The Broadcast Audience Research Council plays a valuable role. Preserve it
The Broadcast Audience Research Council (BARC) continues to face criticism from multiple quarters, with powerful voices even going so far as to ask the broadcast industry to jettison it, once and for all. Is this reasonable?
Ratings, of BARC type, are indispensable for the broadcast industry. Linear television is not ready for 100% customisation. Streaming services do it at great cost. Linear TV is, and will, for the foreseeable future, remain, the optimum pipe for live content. Public Service Broadcasting is often funded by the exchequer and must deliver the widest audience at the lowest cost. Given its focus on public service over profits, it hews toward linear, unencrypted, non-addressed, free-to-air (FTA) delivery.
Conditionally accessed (CAS) content creates a trackable record of household consumption, since the distribution platform is theoretically able to see and store tune-in information, but unencrypted content does not. If an FTA unencrypted channel sells advertising, how will it price inventory? Most licensed channels are FTA, and only a handful of distribution platforms actually have return paths. What universally acceptable basis can they offer to transact advertising?
This leads us to a deeper set of issues. First, a bit of history. Television audience measurement started with the BBC in the mid-1930s. As a broadcaster funded by the United Kingdom exchequer, BBC was accountable to the House of Commons. When questions were asked about the value of the TV channel to a television-owning Londoner, the Beeb established a research department that would conduct day-after-recall sampling to assess programme relevance. This question continues to bedevil broadcasters, and tune-in data, even where available, sheds no light on it.
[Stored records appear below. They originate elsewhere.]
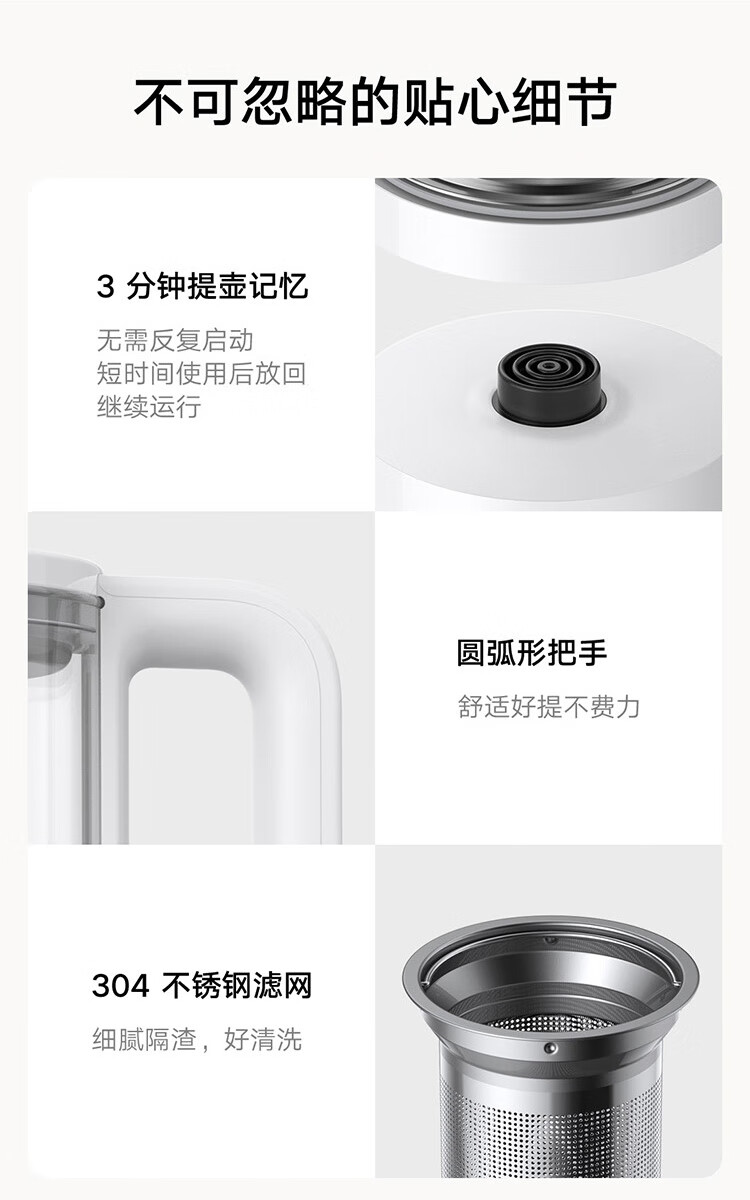 不可忽略的贴心细节

3 分钟提壶记忆

无需反复启动
短时间使用后放回
继续运行

圆弧形把手

舒适好提不费力

304 不锈钢滤网

细腻隔渣，好清洗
Second, advertising-funded platforms, whether Facebook or Google, have encyclopedic detail on registered users and their consumption behaviours. They produce little content — so they are best served when they carry the widest possible range from third parties to fulfil expectations of consumers on the farthest end of the “long tail”. While platforms know exactly who is consuming what, the actual content owners can only access aggregates and averages, but are content to leave the matter there as long as their advertising revenue is juicy enough. It is disingenuous to compare audience measurement for TV broadcasters with that for these platforms.
It is a separate matter that advertisers are making their displeasure about the “census” measurements offered by these mega-platforms quite clear. Marc Pritchard, P&G’s global marketing czar, has been particularly scathing, making it clear that the numbers these platforms claim are massively inflated. A Netflix show, The Social Dilemma, has shone an unflattering light on the invasion of privacy by digital platforms. Growing awareness of privacy concerns and regulatory interventions now place limits on the collection, storage and use of user data on such platforms. The laissez-faire they enjoyed is over for the moment.
Third, the term “census” connotes comprehensive, unlike “sample” which suggests only partial. As a result, it seems self-evident that census data is superior to sample data for its sheer scale. Return Path Data (RPD) is supposed to be “census” data in contrast to panel data, which BARC uses. But there is a fatal flaw in this contention. RPD is proprietary to distribution platform owners, and they would probably breach privacy statutes if they shared household demographics with a measurement body. In any case, they would treat their subscriber details as commercially invaluable, and be loathe to part with them. Samples are also better placed to accurately mirror the underlying population by reflecting its composition along multiple axes.
And finally, assume, counterfactually, that reliable RPD was available from all commercial distribution platforms. You would still need an agnostic party to compile and weight it. And we would leave out DD-Direct, mortally impairing the measurement.
BARC has its problems. But the solution is unlikely to lie in denouncing it. It is still the best bet for hundreds of broadcasters to remain viable, and hundreds of millions of viewers to enjoy the fruits of their exertion.